La sonnerie de son téléphone portable le réveille en sursaut. Il est 5h. Il fait encore nuit. Il n’a dormi qu’une petite poignée d’heures. Mais il faut se lever. Il prend la marmite remplie d’eau qu’il a posée la veille sur son poêle, ça lui évite d’allumer le suppresseur, et lui permet une économie d’énergie. Il se dirige ensuite vers la salle de bains, se lave le visage et fait ses ablutions. Il sort et va droit vers l’étable pour nourrir ses bêtes qui s’agitent déjà. Il attendra que le soleil se lève et réchauffe le dos de la montagne pour les emmener sur les hauteurs, à travers un sentier rocailleux.

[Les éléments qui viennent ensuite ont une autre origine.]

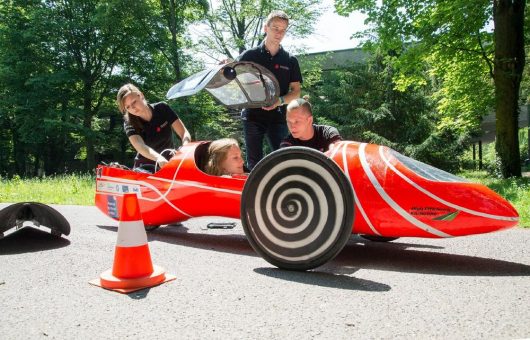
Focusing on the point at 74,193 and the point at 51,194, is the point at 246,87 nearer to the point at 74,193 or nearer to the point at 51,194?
the point at 74,193

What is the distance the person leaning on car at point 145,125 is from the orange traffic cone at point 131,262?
1743 millimetres

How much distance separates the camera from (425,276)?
2688mm

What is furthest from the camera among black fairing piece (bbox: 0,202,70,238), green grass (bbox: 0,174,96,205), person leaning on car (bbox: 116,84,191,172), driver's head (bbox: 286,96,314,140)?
green grass (bbox: 0,174,96,205)

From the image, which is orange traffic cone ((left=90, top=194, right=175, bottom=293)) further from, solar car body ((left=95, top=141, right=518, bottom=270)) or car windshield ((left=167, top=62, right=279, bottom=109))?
car windshield ((left=167, top=62, right=279, bottom=109))

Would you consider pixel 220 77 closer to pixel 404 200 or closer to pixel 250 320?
pixel 404 200

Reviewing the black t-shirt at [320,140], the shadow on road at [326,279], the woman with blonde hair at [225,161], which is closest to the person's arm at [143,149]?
Result: the woman with blonde hair at [225,161]

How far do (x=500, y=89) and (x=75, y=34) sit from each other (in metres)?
21.5

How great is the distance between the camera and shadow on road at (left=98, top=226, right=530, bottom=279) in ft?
9.34

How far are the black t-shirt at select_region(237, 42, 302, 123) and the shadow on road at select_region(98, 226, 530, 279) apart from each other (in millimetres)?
1374

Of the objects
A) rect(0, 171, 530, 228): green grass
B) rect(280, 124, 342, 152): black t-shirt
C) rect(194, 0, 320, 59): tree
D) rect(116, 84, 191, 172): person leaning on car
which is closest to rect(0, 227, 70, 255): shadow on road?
rect(116, 84, 191, 172): person leaning on car

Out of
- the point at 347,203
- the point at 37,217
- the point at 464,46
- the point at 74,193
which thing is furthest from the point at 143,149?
the point at 464,46

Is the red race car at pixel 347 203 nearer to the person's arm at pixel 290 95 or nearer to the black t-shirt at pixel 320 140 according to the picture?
the black t-shirt at pixel 320 140

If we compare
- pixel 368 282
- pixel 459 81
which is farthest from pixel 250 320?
pixel 459 81

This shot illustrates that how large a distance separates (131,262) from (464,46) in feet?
46.1
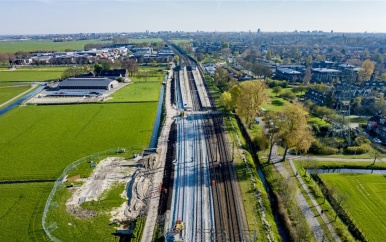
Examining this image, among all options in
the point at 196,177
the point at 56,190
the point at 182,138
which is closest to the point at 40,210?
the point at 56,190

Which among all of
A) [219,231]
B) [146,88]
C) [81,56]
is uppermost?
[81,56]

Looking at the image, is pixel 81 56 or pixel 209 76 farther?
pixel 81 56

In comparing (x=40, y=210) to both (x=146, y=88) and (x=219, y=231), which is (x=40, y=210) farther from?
(x=146, y=88)

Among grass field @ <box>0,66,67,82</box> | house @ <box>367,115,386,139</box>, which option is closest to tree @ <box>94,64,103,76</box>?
grass field @ <box>0,66,67,82</box>

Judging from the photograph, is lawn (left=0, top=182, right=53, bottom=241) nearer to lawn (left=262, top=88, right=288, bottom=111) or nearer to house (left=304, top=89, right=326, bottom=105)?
lawn (left=262, top=88, right=288, bottom=111)

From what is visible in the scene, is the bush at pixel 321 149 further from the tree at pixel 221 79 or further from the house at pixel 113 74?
the house at pixel 113 74

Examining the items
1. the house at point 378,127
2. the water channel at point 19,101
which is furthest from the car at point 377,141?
the water channel at point 19,101

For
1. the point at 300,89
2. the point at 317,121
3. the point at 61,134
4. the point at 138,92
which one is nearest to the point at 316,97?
the point at 300,89
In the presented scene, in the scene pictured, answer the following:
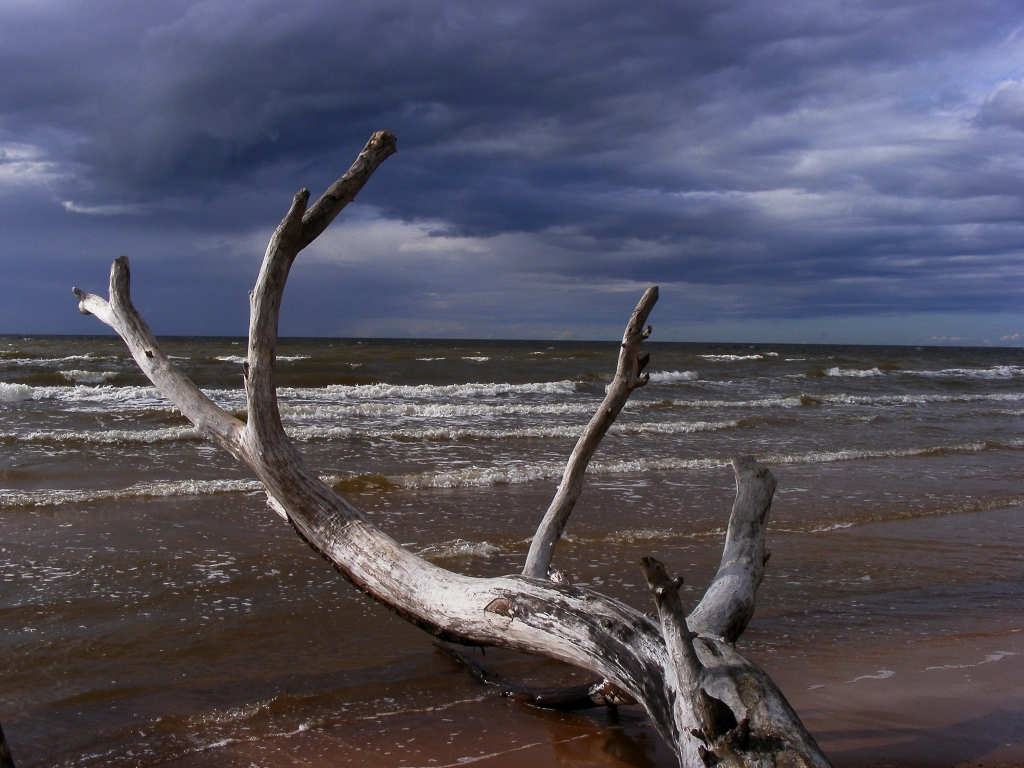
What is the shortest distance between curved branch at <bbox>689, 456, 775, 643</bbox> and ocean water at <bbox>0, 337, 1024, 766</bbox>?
0.67 meters

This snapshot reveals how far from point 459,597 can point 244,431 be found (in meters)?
1.36

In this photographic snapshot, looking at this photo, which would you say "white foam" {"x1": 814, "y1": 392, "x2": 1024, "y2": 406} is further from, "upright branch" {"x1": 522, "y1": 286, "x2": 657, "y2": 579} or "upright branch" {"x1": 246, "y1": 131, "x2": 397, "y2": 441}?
"upright branch" {"x1": 246, "y1": 131, "x2": 397, "y2": 441}

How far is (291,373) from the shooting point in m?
27.3

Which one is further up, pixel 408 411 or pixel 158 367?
pixel 158 367

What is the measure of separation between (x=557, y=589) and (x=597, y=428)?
1.06 metres

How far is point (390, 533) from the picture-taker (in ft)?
22.9

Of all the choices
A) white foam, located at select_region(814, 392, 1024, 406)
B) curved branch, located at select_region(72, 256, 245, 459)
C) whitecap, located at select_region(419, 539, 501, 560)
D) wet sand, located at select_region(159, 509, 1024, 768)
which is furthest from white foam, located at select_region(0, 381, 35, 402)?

Elles auront toute la journée pour gambader et se gaver d’une herbe verte et fraîche. Dans sa besace, il mettra son maigre repas composé d’un morceau de fromage et d’un pain fait maison, ainsi qu’un oignon vert. Ses chiens, ses fidèles compagnons, veilleront au grain. Hocine croise Anouar, le bûcheron du jour, à l’allure très vive. Il est quelque peu son contraire, mais s’entend bien avec lui. Plus bas, la rivière murmure.
Notre berger respire à pleins poumons : pour rien au monde il n’échangera sa montagne, même contre les plus grandes capitales du monde.